__Brief 1__. Reproduce the following post about keeping a child home from school word for word, in full.

Sorry this is really long, I don't really expect anyone to plough all the way through it, but I really need to let it out.
I have had to keep ds1 off school since Tuesday as he is like a wound up spring, lashing out at everyone, particularly at school. He has had a cold as well and initially we told the school that was why he was off. Physically he was well enough to go in by Wednesday but was nowhere near in a fit state psychologically/emotionally. I have since been to see his teacher and explained the situation and she agreed it was probably best to keep him off till after half term and confirmed that he has been getting steadily worse socially at school as the term has gone on.
We found out on Monday evening that he had punched a girl at school in retaliation for her pushing him over and had been told he would miss playtime the following day as a result. At first he lied and said he hadn't done anything and she got him into trouble for nothing, then he said he only pushed her back lightly, then he said he just hit her gently and eventually he admitted he punched her, but only after I said that I knew he was lying so he might as well tell the whole truth.

__Provided records__.
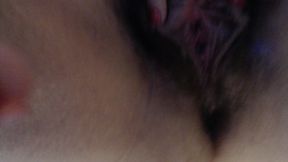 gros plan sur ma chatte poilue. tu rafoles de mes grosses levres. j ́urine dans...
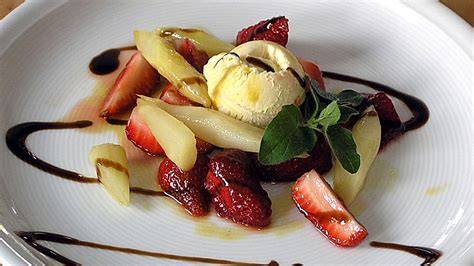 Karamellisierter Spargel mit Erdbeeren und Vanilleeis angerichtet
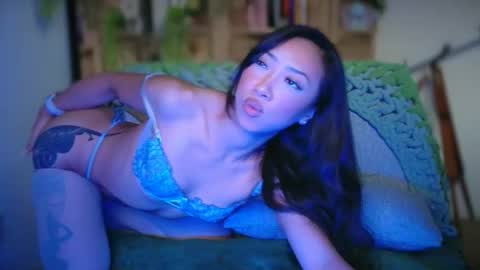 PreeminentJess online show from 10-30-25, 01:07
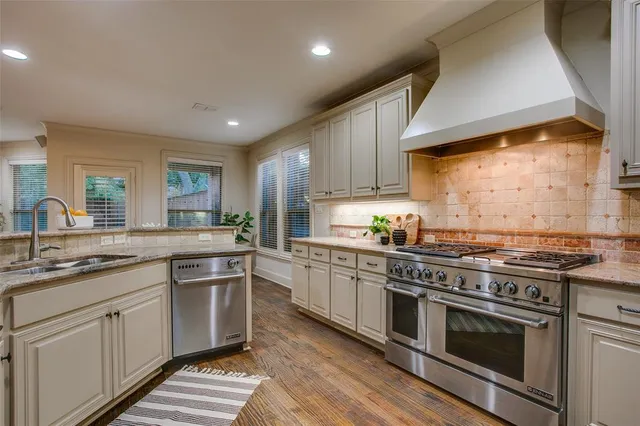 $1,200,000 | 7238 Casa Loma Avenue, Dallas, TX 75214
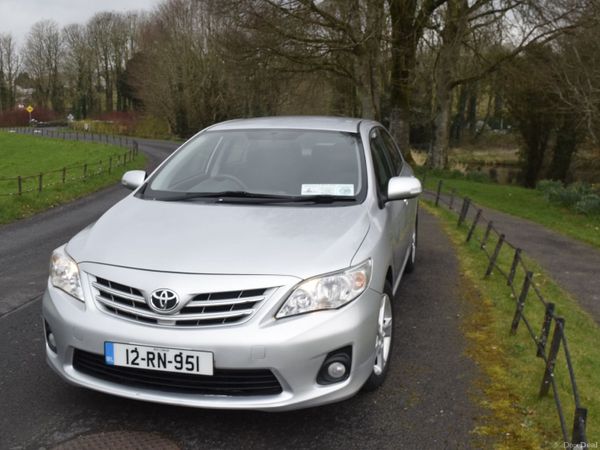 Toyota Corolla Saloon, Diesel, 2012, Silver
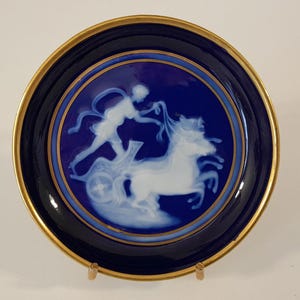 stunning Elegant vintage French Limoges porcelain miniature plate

__Brief 2__. Transcribe all six records above line by line, leaving out the pictures.

__Exercise response 1__.
Sorry this is really long, I don't really expect anyone to plough all the way through it, but I really need to let it out.
I have had to keep ds1 off school since Tuesday as he is like a wound up spring, lashing out at everyone, particularly at school. He has had a cold as well and initially we told the school that was why he was off. Physically he was well enough to go in by Wednesday but was nowhere near in a fit state psychologically/emotionally. I have since been to see his teacher and explained the situation and she agreed it was probably best to keep him off till after half term and confirmed that he has been getting steadily worse socially at school as the term has gone on.
We found out on Monday evening that he had punched a girl at school in retaliation for her pushing him over and had been told he would miss playtime the following day as a result. At first he lied and said he hadn't done anything and she got him into trouble for nothing, then he said he only pushed her back lightly, then he said he just hit her gently and eventually he admitted he punched her, but only after I said that I knew he was lying so he might as well tell the whole truth.

__Exercise response 2__.
 gros plan sur ma chatte poilue. tu rafoles de mes grosses levres. j ́urine dans...
 Karamellisierter Spargel mit Erdbeeren und Vanilleeis angerichtet
 PreeminentJess online show from 10-30-25, 01:07
 $1,200,000 | 7238 Casa Loma Avenue, Dallas, TX 75214
 Toyota Corolla Saloon, Diesel, 2012, Silver
 stunning Elegant vintage French Limoges porcelain miniature plate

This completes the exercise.